WHAT THE EXERCISE ASKS>
Present as a numbered list the lines beginning at the one that contains "What is the distance separating" and ending with the one that contains "1474 centimetres", omitting any blank lines.

Scene-based spatial items:
* * * * * * * * *

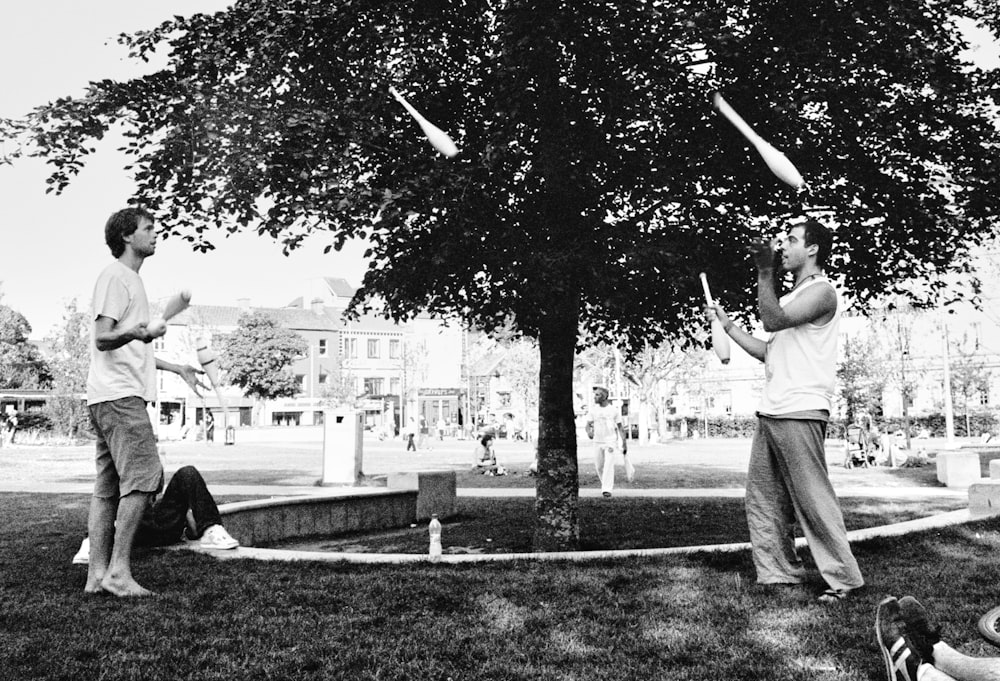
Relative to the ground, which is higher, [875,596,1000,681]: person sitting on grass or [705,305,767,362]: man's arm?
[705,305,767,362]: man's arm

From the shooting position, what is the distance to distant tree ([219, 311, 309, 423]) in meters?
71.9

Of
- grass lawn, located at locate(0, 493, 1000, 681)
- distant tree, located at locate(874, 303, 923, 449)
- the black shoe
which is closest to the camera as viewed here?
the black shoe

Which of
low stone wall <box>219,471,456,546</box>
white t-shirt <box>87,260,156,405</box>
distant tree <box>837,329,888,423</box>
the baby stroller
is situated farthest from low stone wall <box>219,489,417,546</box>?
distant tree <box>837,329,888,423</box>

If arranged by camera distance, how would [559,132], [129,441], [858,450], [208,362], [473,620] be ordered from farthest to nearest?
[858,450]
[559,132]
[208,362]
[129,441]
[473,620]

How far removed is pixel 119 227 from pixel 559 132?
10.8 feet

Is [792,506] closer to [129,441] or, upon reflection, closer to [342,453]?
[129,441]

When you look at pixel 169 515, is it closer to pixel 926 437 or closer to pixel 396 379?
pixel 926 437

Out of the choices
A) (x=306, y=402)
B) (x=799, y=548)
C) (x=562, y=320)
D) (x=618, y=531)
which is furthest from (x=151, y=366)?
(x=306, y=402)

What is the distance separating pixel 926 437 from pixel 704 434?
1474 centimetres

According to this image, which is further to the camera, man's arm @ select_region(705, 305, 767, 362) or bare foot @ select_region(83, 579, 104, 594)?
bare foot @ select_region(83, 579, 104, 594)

* * * * * * * * *

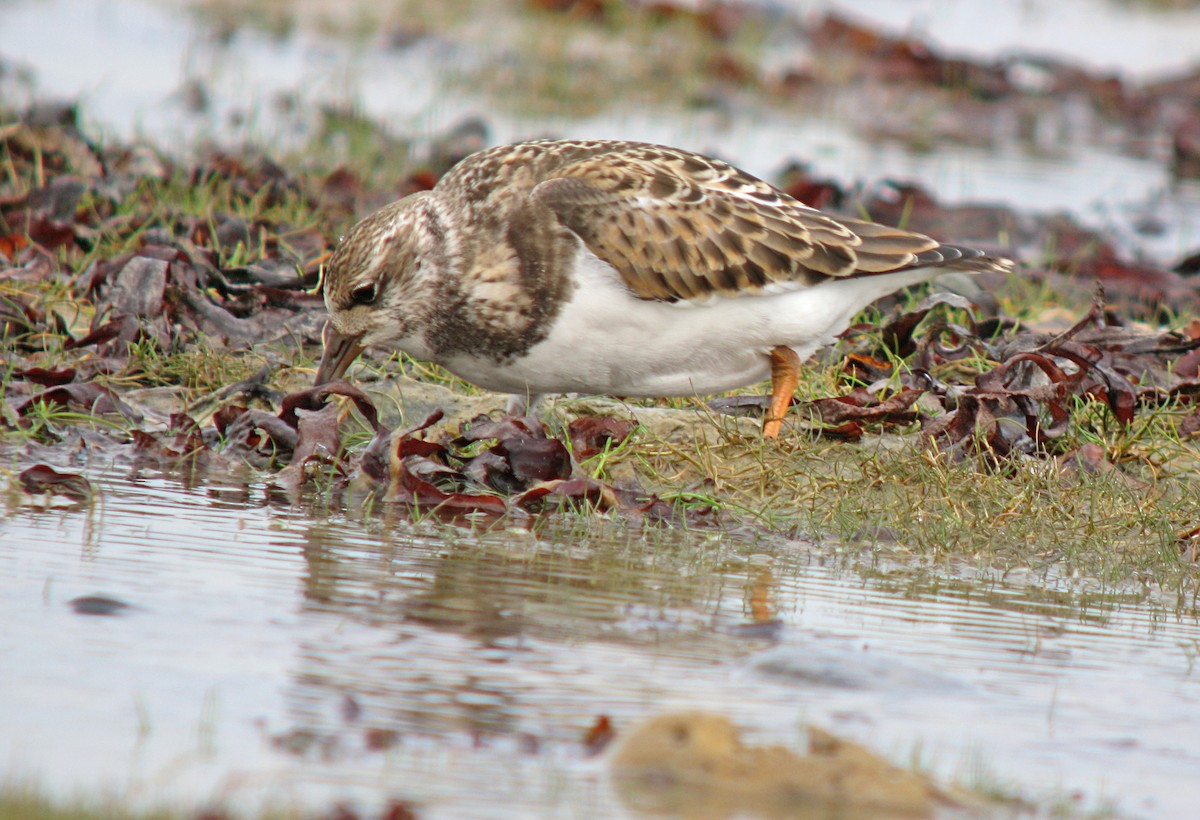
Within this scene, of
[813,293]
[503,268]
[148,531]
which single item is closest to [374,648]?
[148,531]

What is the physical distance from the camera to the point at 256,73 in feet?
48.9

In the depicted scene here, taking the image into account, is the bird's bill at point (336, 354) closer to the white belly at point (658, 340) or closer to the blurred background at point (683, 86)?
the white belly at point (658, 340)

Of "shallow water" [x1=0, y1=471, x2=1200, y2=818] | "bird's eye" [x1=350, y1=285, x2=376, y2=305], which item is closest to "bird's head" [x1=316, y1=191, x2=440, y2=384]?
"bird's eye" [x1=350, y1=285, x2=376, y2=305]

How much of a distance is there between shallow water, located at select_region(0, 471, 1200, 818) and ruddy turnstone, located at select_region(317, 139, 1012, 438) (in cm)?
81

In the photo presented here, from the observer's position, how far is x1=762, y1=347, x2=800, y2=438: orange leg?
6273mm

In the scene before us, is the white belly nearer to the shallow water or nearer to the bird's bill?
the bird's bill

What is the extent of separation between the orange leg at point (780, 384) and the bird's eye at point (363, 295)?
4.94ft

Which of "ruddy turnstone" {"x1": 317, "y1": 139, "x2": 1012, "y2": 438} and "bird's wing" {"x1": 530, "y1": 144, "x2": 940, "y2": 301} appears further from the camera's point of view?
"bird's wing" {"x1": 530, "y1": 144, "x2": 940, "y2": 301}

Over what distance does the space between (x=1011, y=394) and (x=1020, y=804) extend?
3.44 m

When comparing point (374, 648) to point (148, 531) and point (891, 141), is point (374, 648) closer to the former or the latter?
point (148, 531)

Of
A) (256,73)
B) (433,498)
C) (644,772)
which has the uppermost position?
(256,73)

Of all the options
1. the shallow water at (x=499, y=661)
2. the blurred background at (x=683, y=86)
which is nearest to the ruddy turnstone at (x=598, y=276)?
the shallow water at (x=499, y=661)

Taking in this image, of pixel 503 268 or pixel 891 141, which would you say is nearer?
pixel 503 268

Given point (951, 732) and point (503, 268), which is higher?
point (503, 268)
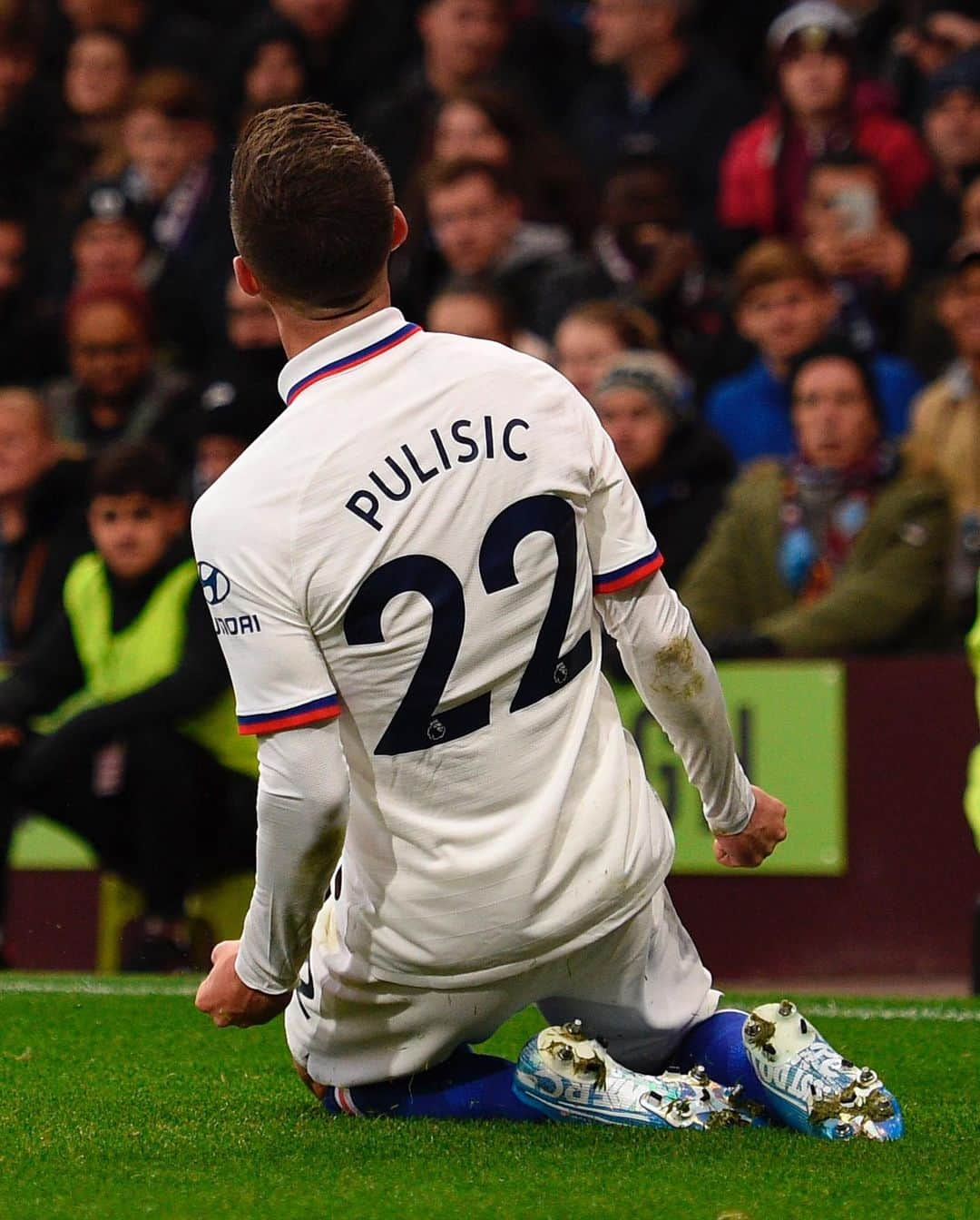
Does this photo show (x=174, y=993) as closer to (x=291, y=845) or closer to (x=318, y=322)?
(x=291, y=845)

* * * * * * * * *

EXERCISE RESULT>
1. What is the distance separating pixel 926 437 from pixel 704 434?
2. 1474 centimetres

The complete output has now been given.